Republican hostility to the United States courts, which were Federalist to the last man as well as Federalist in doctrine and interests, had mounted increasingly and passed the threshold of tolerance when the Justices on circuit enforced the Sedition Act. (See alien and sedition acts.) Then the lame-duck Federalist administration passed the judiciary act of 1801 and, a week before thomas jefferson's inauguration, passed the companion act for the appointment of forty-two justices of the peace for the district of columbia, prompting the new President to believe that "the Federalists have retired into the Judiciary as a stronghold … and from that battery all the works of republicanism are to be beaten down and erased." The new Circuit Court for the District of Columbia sought in vain to obtain the conviction of the editor of the administration's organ in the capital for the common law crime of seditious libel. The temperate response of the new administration was remarkable. Instead of increasing the size of the courts, especially the Supreme Court, and packing them with Republican appointees, the administration simply repealed the Judiciary Act of 1801. (See judiciary acts of 1802.) On taking office Jefferson also ordered that the commissions for the forty-two justices of the peace for the district be withheld, though he reappointed twenty-five, all political enemies originally appointed by President john adams.

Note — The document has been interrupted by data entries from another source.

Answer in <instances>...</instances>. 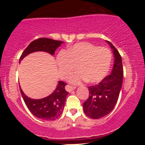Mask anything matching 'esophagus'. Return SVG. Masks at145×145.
<instances>
[{"label": "esophagus", "instance_id": "34e87169", "mask_svg": "<svg viewBox=\"0 0 145 145\" xmlns=\"http://www.w3.org/2000/svg\"><path fill=\"white\" fill-rule=\"evenodd\" d=\"M76 89V86H71V85H67L66 86V90L69 92H71V91H74V90Z\"/></svg>", "mask_w": 145, "mask_h": 145}]
</instances>
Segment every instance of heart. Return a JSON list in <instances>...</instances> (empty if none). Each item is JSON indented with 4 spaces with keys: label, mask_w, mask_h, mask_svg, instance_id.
I'll return each mask as SVG.
<instances>
[{
    "label": "heart",
    "mask_w": 145,
    "mask_h": 145,
    "mask_svg": "<svg viewBox=\"0 0 145 145\" xmlns=\"http://www.w3.org/2000/svg\"><path fill=\"white\" fill-rule=\"evenodd\" d=\"M112 61V54L107 48L97 47L89 42L75 44L61 50L56 56L59 76L67 78L76 70L79 71L69 78L72 83H80L86 80L96 83L102 80L108 72Z\"/></svg>",
    "instance_id": "1"
}]
</instances>
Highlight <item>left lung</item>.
<instances>
[{
  "instance_id": "8db88e82",
  "label": "left lung",
  "mask_w": 145,
  "mask_h": 145,
  "mask_svg": "<svg viewBox=\"0 0 145 145\" xmlns=\"http://www.w3.org/2000/svg\"><path fill=\"white\" fill-rule=\"evenodd\" d=\"M107 43L113 50L114 66L109 76L97 84L89 87V96L83 103V110L86 115L91 119H100L112 110L119 99L122 86L123 68L121 56L110 42Z\"/></svg>"
}]
</instances>
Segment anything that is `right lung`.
I'll return each instance as SVG.
<instances>
[{
  "label": "right lung",
  "instance_id": "1",
  "mask_svg": "<svg viewBox=\"0 0 145 145\" xmlns=\"http://www.w3.org/2000/svg\"><path fill=\"white\" fill-rule=\"evenodd\" d=\"M63 43L61 41L54 40L48 38L35 39L23 52L20 58V63L25 56L34 52L44 51L53 55L56 48H59ZM66 84H67L63 81H59L52 93L40 99H33L28 97L23 93L20 86V90L25 104L33 115L43 120L52 121L59 118L64 109L66 97L69 94L65 89Z\"/></svg>",
  "mask_w": 145,
  "mask_h": 145
}]
</instances>
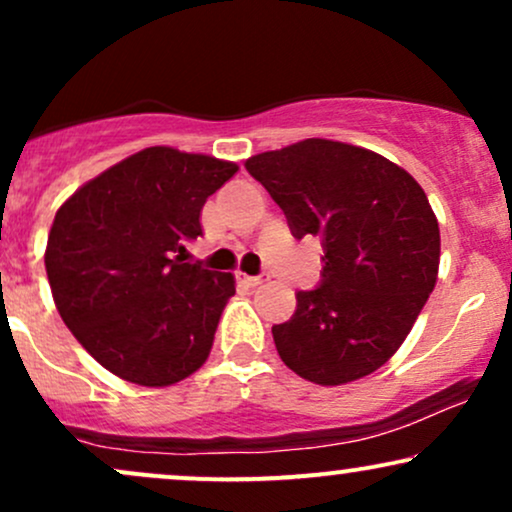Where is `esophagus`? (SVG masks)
Segmentation results:
<instances>
[{"mask_svg": "<svg viewBox=\"0 0 512 512\" xmlns=\"http://www.w3.org/2000/svg\"><path fill=\"white\" fill-rule=\"evenodd\" d=\"M264 281H269L267 274H260V276H248V274H243V284H248L250 289H255V286H262Z\"/></svg>", "mask_w": 512, "mask_h": 512, "instance_id": "34e87169", "label": "esophagus"}]
</instances>
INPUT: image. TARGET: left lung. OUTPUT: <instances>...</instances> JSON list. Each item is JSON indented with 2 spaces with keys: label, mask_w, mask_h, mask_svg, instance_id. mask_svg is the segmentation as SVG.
<instances>
[{
  "label": "left lung",
  "mask_w": 512,
  "mask_h": 512,
  "mask_svg": "<svg viewBox=\"0 0 512 512\" xmlns=\"http://www.w3.org/2000/svg\"><path fill=\"white\" fill-rule=\"evenodd\" d=\"M245 168L286 214L296 238L322 240V281L296 293V313L274 325L293 373L346 385L402 346L438 279L440 231L426 192L375 151L305 139L264 151Z\"/></svg>",
  "instance_id": "obj_1"
}]
</instances>
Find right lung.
Listing matches in <instances>:
<instances>
[{
    "mask_svg": "<svg viewBox=\"0 0 512 512\" xmlns=\"http://www.w3.org/2000/svg\"><path fill=\"white\" fill-rule=\"evenodd\" d=\"M238 166L149 146L81 185L57 209L45 269L64 325L127 383L168 387L207 361L236 293L231 272L185 262L204 202Z\"/></svg>",
    "mask_w": 512,
    "mask_h": 512,
    "instance_id": "add662e5",
    "label": "right lung"
}]
</instances>
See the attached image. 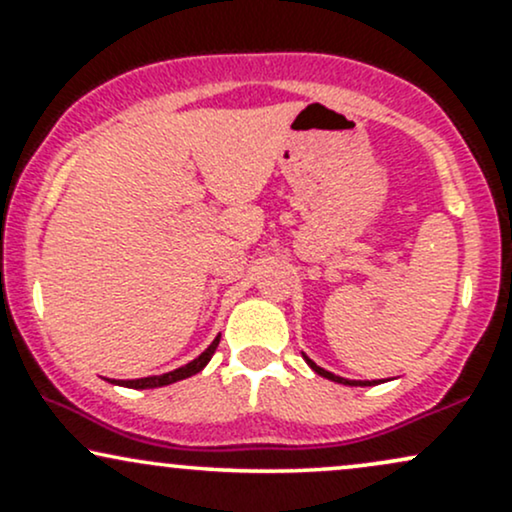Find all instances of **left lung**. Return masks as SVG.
Here are the masks:
<instances>
[{"label": "left lung", "instance_id": "left-lung-1", "mask_svg": "<svg viewBox=\"0 0 512 512\" xmlns=\"http://www.w3.org/2000/svg\"><path fill=\"white\" fill-rule=\"evenodd\" d=\"M305 361H308V366L315 370V373H320L322 378H330V380H334V383H342V385H378L375 383V380H344V378H339V375H334V373H330V370H325V368H320V366H315L313 361H310L308 356H303Z\"/></svg>", "mask_w": 512, "mask_h": 512}]
</instances>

Marbury v. Madison arose from the refusal of the administration to deliver the commissions of four of these appointees, including one William Marbury. The Senate had confirmed the appointments and Adams had signed their commissions, which Marshall, the outgoing secretary of state, had affixed with the great seal of the United States. But in the rush of the "midnight appointments" on the evening of March 3, the last day of the outgoing administration, Marshall had neglected to deliver the commissions. Marbury and three others sought from the Supreme Court, in a case of original jurisdiction, a writ of mandamus compelling james madison, the new secretary of state, to issue their commissions. In December 1801 the Court issued an order commanding Madison to show cause why the writ should not be issued.

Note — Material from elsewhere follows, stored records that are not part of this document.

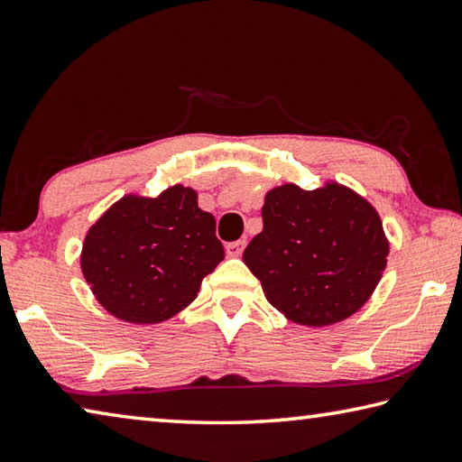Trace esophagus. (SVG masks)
I'll use <instances>...</instances> for the list:
<instances>
[{"label":"esophagus","mask_w":462,"mask_h":462,"mask_svg":"<svg viewBox=\"0 0 462 462\" xmlns=\"http://www.w3.org/2000/svg\"><path fill=\"white\" fill-rule=\"evenodd\" d=\"M245 245H247V241L245 239H239V241H231V244H226V255H231V257H239L241 254H244V249H245Z\"/></svg>","instance_id":"esophagus-1"}]
</instances>
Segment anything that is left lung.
I'll return each instance as SVG.
<instances>
[{
	"mask_svg": "<svg viewBox=\"0 0 462 462\" xmlns=\"http://www.w3.org/2000/svg\"><path fill=\"white\" fill-rule=\"evenodd\" d=\"M263 231L244 252L268 302L290 320L327 327L357 312L385 270L390 245L377 210L341 184L265 194Z\"/></svg>",
	"mask_w": 462,
	"mask_h": 462,
	"instance_id": "left-lung-1",
	"label": "left lung"
}]
</instances>
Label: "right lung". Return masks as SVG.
Wrapping results in <instances>:
<instances>
[{"label":"right lung","instance_id":"obj_1","mask_svg":"<svg viewBox=\"0 0 462 462\" xmlns=\"http://www.w3.org/2000/svg\"><path fill=\"white\" fill-rule=\"evenodd\" d=\"M215 226L192 189L176 184L158 199L125 197L88 229L80 268L113 317L153 325L189 306L223 262Z\"/></svg>","mask_w":462,"mask_h":462}]
</instances>
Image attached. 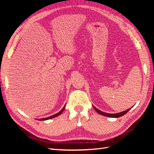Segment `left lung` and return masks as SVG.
<instances>
[{"label":"left lung","instance_id":"1","mask_svg":"<svg viewBox=\"0 0 154 154\" xmlns=\"http://www.w3.org/2000/svg\"><path fill=\"white\" fill-rule=\"evenodd\" d=\"M93 108H94L95 109V110L97 112V113L102 115V116H106V117H110V118H119L121 117V116H122L123 115H125V114H127L128 112L129 111V110L132 108L130 109H128L127 110H126L125 111H123L122 112H119V113H116V114H109V113H106V112H102L101 110H100L99 109H97V108H96V107L94 106H92Z\"/></svg>","mask_w":154,"mask_h":154}]
</instances>
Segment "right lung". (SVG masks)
<instances>
[{
    "mask_svg": "<svg viewBox=\"0 0 154 154\" xmlns=\"http://www.w3.org/2000/svg\"><path fill=\"white\" fill-rule=\"evenodd\" d=\"M65 108H66V105H65L63 107V109L60 110L59 112H58L57 114H54V115H53V116H49V117H48V118H42V119H38V120H39V121H45V120H48V119H52V118H56V117H57V116H60V114H61L62 112H63V111L64 110V109H65Z\"/></svg>",
    "mask_w": 154,
    "mask_h": 154,
    "instance_id": "obj_1",
    "label": "right lung"
}]
</instances>
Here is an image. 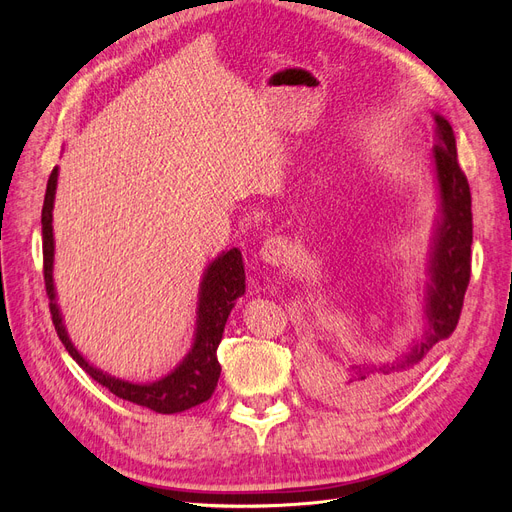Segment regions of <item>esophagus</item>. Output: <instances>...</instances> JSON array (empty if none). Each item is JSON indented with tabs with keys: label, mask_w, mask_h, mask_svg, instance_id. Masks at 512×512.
Masks as SVG:
<instances>
[{
	"label": "esophagus",
	"mask_w": 512,
	"mask_h": 512,
	"mask_svg": "<svg viewBox=\"0 0 512 512\" xmlns=\"http://www.w3.org/2000/svg\"><path fill=\"white\" fill-rule=\"evenodd\" d=\"M290 254V245L284 237H269L260 247V258L269 265H282Z\"/></svg>",
	"instance_id": "obj_1"
}]
</instances>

A congressman reflected the Republican viewpoint when saying that the show-cause order was "a bold stroke against the Executive," and john breckinridge, the majority leader of the Senate, thought the order "the most daring attack which the annals of Federalism have yet exhibited." When the debate began on the repeal bill, Federalists defended the show-cause order, the independence of the judiciary, and the duty of the Supreme Court to hold void any unconstitutional acts of Congress. A Republican paper declared that the "mandamus business" had first appeared to be only a contest between the judiciary and the executive but now seemed a political act by the Court to deter repeal of the 1801 legislation. In retaliation the Republicans passed the repealer and altered the terms of the Court so that it would lose its June 1802 session and not again meet until February 1803, fourteen months after the show-cause order. The Republicans hoped, as proved to be the case, that the Justices would comply with the repealer and return to circuit duty, thereby averting a showdown and a constitutional crisis, which the administration preferred to avoid.

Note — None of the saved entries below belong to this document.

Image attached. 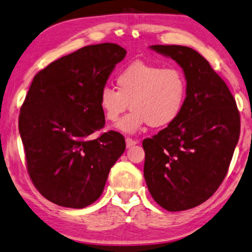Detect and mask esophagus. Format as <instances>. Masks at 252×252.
<instances>
[{"instance_id": "34e87169", "label": "esophagus", "mask_w": 252, "mask_h": 252, "mask_svg": "<svg viewBox=\"0 0 252 252\" xmlns=\"http://www.w3.org/2000/svg\"><path fill=\"white\" fill-rule=\"evenodd\" d=\"M126 147H128V149H129V147H132L133 145H136V144H138V140L129 138V137H128V138L126 139Z\"/></svg>"}]
</instances>
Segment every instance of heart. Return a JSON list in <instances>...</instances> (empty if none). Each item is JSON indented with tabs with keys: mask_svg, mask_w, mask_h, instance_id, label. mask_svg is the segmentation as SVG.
Listing matches in <instances>:
<instances>
[{
	"mask_svg": "<svg viewBox=\"0 0 252 252\" xmlns=\"http://www.w3.org/2000/svg\"><path fill=\"white\" fill-rule=\"evenodd\" d=\"M117 90L105 85L99 93V106L107 121L116 122L121 131L135 133L142 126L165 128L179 119L188 100V79L175 66L135 62L116 77Z\"/></svg>",
	"mask_w": 252,
	"mask_h": 252,
	"instance_id": "b5f03b06",
	"label": "heart"
}]
</instances>
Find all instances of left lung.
I'll return each instance as SVG.
<instances>
[{
    "instance_id": "left-lung-1",
    "label": "left lung",
    "mask_w": 252,
    "mask_h": 252,
    "mask_svg": "<svg viewBox=\"0 0 252 252\" xmlns=\"http://www.w3.org/2000/svg\"><path fill=\"white\" fill-rule=\"evenodd\" d=\"M179 63L188 100L175 122L143 140L144 177L153 199L170 212L200 205L222 183L240 137V113L223 79L186 46L154 45Z\"/></svg>"
}]
</instances>
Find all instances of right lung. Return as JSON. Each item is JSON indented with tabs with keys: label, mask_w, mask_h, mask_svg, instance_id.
Masks as SVG:
<instances>
[{
	"label": "right lung",
	"mask_w": 252,
	"mask_h": 252,
	"mask_svg": "<svg viewBox=\"0 0 252 252\" xmlns=\"http://www.w3.org/2000/svg\"><path fill=\"white\" fill-rule=\"evenodd\" d=\"M126 50L116 43L83 47L33 78L19 114L26 168L40 193L56 205L83 209L101 196L109 170L126 150L105 126L100 90Z\"/></svg>",
	"instance_id": "right-lung-1"
}]
</instances>
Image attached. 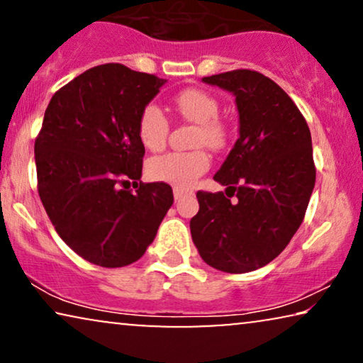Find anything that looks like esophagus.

By the time the Court met in February 1803 to hear arguments in Marbury, which had become a political sensation, talk of impeachment was in the air. A few days before the Court's term, Federalists in Congress moved that the Senate should produce for Marbury's benefit records of his confirmation, provoking Senator James Jackson to declare that the Senate would not interfere in the case and become "a party to an accusation which may end in an impeachment, of which the Senate were the constitutional Judges." By no coincidence, a week before the Court met, Jefferson instructed the House to impeach a U.S. District Court judge in New Hampshire, and already Federalists knew of the plan to impeach Justice samuel chase. Jefferson's desire to replace John Marshall with spencer roane was also public knowledge. Right before Marshall delivered the Court's opinion in Marbury, the Washington correspondent of a Republican paper wrote: "The attempt of the Supreme Court … by a mandamus, to control the Executive functions, is a new experiment. It seems to be no less than a commencement of war.… The Court must be defeated and retreat from the attack; or march on, till they incur an impeachment and removal from office."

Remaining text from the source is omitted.